:: PAGE EXCERPT ::

Held by Hogan J that the evidence before the court clearly showed that the applicant had been working long hours in a meat factory on almost every weekday. In those circumstances, it was difficult to see how his attendance record could be accurate and certainly raised suspicions that he was in the country for the primary purpose of work instead of study. The terms of his visa had certainly been breached at the very least. The immigration officer was therefore justified to have concluded a reasonable suspicion that the applicant had arrived for reasons other than those expressed had arisen. The refusal of leave to land pursuant to s. 4(3)(k) of the 2004 Act was adjudged to have been lawful.

In terms of the applicant”s detention, it was held that the applicant”s initial detention was illegal. It was determined that legislation that gave powers to restrict personal liberty required a strict interpretation. Applying this to s. 5(2)(a) of the Immigration Act 2003, it was clear that the airport facilities were not prescribed places for the purpose of detention. By continuation of the original unlawful detention, the subsequent detention at Clontarf Police Station was also determined to be unlawful.

Applicant”s release from detention directed under Article 40.4.2 of the Irish Constitution

1

1. In these proceedings brought under Article 40.4.2 of the Constitution, the applicant, Mr. Ni, a Chinese national, seeks an inquiry into the legality of his detention. Mr. Ni originally arrived at Dublin airport on a flight from Paris around midday on 28 th February 2013, having originally travelled from Shanghai. He was, however, refused leave to land by Mr. Gerry Tucker, an immigration officer, in circumstances I will presently describe.

2

2 In these proceedings two issues arise. First, was Mr. Ni. lawfully refused leave to land in the State? Second, was his subsequent arrest and detention lawful?

3

3. As Mr. Ni presented on arrival at the immigration desk on the day in question, Mr. Tucker engaged him in conversation. It was clear to Mr. Tucker that Mr. Ni failed to understand his questions. It is, however, important to state that Mr. Ni was in possession of an Irish multiple entry visa which had been issued on 6 th July, 2012, and was due to expire on 8 th March, 2013. This visa enabled Mr. Ni to attend here for the purposes of study. It is also common case that the student holders of such visas are allowed to work up to 20 hours per week during term time, and up to 40 per week outside of term time.

:: PROVIDED DATA ::

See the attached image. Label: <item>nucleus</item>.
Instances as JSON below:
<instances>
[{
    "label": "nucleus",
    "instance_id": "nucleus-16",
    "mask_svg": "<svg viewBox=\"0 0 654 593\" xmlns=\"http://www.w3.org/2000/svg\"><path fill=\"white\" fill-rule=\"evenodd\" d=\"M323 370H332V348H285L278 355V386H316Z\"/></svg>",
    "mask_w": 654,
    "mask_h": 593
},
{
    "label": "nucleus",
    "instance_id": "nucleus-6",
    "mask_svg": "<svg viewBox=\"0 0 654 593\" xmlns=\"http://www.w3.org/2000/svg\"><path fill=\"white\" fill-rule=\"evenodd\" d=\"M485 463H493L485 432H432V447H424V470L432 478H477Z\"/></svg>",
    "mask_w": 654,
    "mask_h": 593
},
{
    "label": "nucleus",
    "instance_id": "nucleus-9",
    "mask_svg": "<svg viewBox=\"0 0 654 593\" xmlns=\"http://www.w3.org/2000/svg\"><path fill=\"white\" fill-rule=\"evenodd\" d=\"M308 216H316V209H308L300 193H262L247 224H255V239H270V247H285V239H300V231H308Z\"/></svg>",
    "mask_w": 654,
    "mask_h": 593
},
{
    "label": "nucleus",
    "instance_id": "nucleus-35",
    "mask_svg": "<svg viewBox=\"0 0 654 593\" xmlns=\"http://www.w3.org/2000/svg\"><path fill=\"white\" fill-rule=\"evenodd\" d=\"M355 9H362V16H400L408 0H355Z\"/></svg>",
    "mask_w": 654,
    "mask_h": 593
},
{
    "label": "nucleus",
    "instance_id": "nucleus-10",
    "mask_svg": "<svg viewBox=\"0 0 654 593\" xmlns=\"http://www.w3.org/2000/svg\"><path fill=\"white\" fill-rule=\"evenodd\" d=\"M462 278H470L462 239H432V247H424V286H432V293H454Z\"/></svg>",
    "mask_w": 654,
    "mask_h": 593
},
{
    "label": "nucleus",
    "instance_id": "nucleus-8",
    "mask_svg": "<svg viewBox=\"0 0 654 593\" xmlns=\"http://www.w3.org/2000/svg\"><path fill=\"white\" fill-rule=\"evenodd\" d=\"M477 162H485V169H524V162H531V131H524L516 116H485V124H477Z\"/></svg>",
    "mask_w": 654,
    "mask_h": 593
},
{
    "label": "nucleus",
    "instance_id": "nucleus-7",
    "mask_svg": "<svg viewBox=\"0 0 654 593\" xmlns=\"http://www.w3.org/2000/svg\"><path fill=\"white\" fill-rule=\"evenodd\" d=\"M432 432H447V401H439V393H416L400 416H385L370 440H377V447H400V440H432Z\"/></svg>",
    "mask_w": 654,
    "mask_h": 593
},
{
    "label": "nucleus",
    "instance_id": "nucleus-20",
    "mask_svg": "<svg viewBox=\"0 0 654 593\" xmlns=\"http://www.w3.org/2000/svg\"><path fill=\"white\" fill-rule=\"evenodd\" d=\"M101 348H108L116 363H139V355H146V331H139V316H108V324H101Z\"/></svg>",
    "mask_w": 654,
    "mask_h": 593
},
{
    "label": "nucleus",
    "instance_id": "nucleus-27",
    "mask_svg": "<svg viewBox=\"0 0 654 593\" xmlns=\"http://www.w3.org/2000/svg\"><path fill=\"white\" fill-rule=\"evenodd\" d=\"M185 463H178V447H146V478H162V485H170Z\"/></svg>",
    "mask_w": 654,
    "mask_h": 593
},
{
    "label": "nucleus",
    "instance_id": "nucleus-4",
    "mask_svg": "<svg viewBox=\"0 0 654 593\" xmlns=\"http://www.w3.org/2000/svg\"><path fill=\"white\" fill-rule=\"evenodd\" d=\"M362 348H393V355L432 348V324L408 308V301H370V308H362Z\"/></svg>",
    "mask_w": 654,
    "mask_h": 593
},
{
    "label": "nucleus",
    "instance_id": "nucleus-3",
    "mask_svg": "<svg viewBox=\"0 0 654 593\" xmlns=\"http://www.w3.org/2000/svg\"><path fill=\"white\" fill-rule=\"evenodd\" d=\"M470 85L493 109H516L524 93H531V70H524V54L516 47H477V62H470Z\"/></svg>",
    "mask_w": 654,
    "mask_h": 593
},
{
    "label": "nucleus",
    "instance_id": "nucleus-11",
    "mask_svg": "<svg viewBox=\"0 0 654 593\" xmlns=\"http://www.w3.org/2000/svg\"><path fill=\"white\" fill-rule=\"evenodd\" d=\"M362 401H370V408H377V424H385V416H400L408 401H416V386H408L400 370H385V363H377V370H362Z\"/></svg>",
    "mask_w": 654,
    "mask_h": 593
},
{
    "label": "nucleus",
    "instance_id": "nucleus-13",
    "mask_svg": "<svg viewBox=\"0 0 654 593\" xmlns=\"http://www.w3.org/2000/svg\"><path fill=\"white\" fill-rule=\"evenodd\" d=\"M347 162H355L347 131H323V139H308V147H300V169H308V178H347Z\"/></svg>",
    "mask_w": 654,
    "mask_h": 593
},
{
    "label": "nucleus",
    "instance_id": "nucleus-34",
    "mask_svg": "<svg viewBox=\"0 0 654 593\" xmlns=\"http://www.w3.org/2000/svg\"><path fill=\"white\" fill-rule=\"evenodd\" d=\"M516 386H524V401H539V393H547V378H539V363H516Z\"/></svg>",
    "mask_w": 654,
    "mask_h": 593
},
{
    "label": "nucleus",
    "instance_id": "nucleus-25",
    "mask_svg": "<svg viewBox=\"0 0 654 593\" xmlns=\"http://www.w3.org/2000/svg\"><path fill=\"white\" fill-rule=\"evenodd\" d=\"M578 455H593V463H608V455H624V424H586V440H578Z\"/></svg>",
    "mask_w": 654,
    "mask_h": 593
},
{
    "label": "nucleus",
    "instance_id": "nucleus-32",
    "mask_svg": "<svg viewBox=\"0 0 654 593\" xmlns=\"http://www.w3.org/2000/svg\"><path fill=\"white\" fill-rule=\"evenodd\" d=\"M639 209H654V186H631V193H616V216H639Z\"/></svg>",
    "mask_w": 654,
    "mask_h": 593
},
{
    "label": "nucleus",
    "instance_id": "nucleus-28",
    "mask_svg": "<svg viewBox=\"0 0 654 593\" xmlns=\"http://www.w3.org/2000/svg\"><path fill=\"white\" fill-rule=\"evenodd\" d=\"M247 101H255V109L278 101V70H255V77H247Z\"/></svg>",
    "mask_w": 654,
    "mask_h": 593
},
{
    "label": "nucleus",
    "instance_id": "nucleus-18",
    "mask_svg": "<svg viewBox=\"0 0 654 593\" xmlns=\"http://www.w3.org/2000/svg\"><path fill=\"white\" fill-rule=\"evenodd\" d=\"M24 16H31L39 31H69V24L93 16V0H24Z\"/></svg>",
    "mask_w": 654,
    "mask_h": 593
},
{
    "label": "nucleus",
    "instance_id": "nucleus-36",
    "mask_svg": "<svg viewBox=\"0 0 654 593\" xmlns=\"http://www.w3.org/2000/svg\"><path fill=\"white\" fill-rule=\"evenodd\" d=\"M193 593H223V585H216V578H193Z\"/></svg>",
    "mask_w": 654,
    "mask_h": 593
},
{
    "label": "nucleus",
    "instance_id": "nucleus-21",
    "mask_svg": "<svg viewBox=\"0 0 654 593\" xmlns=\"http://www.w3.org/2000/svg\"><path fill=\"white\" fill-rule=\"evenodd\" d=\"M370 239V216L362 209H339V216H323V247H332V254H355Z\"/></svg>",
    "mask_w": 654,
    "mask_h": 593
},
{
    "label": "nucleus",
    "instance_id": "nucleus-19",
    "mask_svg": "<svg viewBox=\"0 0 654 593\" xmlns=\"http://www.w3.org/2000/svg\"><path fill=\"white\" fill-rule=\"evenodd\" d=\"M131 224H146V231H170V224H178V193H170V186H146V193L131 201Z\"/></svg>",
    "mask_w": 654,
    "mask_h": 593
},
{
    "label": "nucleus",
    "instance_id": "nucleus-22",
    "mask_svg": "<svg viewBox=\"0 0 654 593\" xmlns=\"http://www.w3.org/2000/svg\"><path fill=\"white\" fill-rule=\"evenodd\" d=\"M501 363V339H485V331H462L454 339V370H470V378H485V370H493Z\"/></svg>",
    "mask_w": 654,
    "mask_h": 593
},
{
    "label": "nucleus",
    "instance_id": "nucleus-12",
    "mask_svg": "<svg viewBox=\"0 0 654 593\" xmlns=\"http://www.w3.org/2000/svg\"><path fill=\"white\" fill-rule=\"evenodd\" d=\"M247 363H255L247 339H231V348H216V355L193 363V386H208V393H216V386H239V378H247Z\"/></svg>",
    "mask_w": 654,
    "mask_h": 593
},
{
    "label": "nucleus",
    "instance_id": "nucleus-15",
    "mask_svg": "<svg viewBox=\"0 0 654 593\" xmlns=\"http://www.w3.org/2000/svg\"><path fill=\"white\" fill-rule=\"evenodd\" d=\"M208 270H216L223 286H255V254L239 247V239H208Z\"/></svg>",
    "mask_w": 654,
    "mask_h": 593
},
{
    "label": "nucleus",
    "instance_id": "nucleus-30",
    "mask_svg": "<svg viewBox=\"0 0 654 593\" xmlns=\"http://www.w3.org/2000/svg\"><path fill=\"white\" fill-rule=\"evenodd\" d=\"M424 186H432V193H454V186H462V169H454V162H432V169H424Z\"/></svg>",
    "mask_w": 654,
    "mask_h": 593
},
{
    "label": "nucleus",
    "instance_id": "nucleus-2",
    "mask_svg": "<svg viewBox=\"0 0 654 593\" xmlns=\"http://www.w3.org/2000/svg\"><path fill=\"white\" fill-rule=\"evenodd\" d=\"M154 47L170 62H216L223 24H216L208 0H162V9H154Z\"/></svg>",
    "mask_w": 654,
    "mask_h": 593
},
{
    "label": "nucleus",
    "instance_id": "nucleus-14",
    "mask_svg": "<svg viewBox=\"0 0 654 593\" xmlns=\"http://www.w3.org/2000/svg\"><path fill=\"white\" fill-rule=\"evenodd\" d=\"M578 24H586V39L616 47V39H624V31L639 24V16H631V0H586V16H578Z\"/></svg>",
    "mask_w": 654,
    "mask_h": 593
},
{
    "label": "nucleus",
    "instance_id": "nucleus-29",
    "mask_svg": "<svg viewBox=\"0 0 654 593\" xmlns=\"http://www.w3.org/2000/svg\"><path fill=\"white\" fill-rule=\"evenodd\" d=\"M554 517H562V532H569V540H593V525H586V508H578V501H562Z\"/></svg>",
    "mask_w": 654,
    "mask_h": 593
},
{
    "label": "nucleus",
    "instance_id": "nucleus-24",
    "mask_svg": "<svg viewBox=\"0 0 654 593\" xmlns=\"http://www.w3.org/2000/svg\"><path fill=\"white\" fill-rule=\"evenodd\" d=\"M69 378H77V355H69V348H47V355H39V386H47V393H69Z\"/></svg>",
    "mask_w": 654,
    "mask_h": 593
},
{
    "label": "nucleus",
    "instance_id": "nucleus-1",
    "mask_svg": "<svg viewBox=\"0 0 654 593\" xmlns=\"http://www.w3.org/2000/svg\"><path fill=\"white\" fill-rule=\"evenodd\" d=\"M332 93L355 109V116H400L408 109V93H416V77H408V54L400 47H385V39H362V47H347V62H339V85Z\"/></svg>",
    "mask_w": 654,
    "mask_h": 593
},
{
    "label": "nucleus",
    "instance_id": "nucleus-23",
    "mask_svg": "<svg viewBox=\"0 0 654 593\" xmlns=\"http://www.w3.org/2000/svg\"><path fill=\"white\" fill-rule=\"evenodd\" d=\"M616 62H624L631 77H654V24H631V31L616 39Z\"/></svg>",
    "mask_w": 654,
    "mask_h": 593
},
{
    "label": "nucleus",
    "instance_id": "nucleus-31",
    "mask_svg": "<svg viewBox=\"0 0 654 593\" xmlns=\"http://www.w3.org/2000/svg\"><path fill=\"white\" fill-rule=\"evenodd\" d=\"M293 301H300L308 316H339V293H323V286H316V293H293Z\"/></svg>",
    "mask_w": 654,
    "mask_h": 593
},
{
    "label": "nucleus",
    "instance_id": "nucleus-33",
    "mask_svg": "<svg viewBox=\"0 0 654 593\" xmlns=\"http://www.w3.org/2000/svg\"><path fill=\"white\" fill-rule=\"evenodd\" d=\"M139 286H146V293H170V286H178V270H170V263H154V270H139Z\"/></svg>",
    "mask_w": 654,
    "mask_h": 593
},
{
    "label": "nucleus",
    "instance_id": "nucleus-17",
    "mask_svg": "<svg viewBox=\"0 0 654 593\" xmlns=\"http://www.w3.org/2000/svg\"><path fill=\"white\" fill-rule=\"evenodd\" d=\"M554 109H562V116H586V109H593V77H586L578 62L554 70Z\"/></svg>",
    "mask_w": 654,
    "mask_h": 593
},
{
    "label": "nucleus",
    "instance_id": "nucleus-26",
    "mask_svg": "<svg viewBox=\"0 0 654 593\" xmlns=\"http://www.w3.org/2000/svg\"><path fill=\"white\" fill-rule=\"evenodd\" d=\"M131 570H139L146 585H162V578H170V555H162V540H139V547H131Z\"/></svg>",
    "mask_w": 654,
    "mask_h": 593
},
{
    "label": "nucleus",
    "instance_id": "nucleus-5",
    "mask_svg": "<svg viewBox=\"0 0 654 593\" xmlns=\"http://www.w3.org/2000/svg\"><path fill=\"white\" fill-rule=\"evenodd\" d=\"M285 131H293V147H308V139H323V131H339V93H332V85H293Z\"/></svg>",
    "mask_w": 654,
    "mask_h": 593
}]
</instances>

:: JOB ::
Continue the court judgment on Mr. Ni's refusal of leave to land and his detention, starting after its final sentence on the weekly work hours allowed to student visa holders.

:: EXERCISE ANSWER ::
4

4. Mr. Tucker found the fact that Mr. Ni was unable to comprehend his questions somewhat strange given that he had been registered as having arrived in the State in 2006, and that he had been a student here for more than six years. Mr. Ni could not even identify the name of the college he was attending. Mr. Tucker made a number of calls to various language schools in Dublin but Mr. Ni ultimately then produced a business card for a particular language institution. Mr. Tucker contacted that institution and verified that the applicant was, indeed, registered as a student with that college. While Mr. Tucker gave evidence (which I accept) that Mr. Ni told him he was studying English, it appears that Mr. Ni was actually registered for an A level business studies course.

5

5. Following further queries during the course of the day, a senior official from the college in question telephoned Mr. Tucker and confirmed that Mr. Ni was in fact registered in the college and that his attendance record was approximately 70%. (It appears that an attendance rate of at least 70% is expected of such foreign students by the immigration authorities). While Mr. Tucker queried the applicant's poor grasp of English - especially in view of the fact that he had apparently been studying the subject or, at least, a business subject in English for at least the last six years - it cannot be said that Mr. Tucker received a completely satisfactory response to that inquiry.

6

6. At that point Mr. Tucker went to meet the applicant's brother in law, Mr. Xie, in the arrivals hall. Mr. Xie was unaware of the applicant's course of studies, but he did inform Mr. Tucker that Mr. Ni was working in a meat factory. Upon receipt of this information Mr. Tucker spoke with the owner of the meat factory and he was informed that the applicant was working some 30 to 40 hours per week.

7

7. At that point Mr. Tucker was satisfied that the applicant was in breach of the terms of his original visa and was not honouring its conditions regarding the working hours. This was conveyed to Mr. Ni through an interpreter and he did not dispute this.

8

8. Having consulted with his colleagues, Mr. Tucker then refused Mr. Ni leave to land pursuant to s. 4(3)(k) of the Immigration Act 2004 ("the 2004 Act"). While Mr. Ni was in possession of a valid Irish visa this, in itself, did not give him an automatic right to be in the State or otherwise to dispense with the leave to land formalities. The term "Irish visa" is defined by s. 1(1) of the Immigration Act 2003 ("the 2003 Act") as meaning:-

"An endorsement made on a passport or travel document other than an Irish passport or Irish travel document for the purpose of indicating that the holder thereof is authorised to land in the State subject to any other conditions of landing being fulfilled."

9

9. That the holder of an Irish visa is not exempt from the other leave to land requirements is made clear from a close analysis of the provisions of s. 4 of the 2004 Act. Section 4(1) provides:-

"Subject to the provisions of this Act, an immigration officer, may on behalf of the Minister give to a non-national, or place on his or her passport or other equivalent document an inscription, authorising the non-national to land or be in the state (referred to in this Act as "a permission")."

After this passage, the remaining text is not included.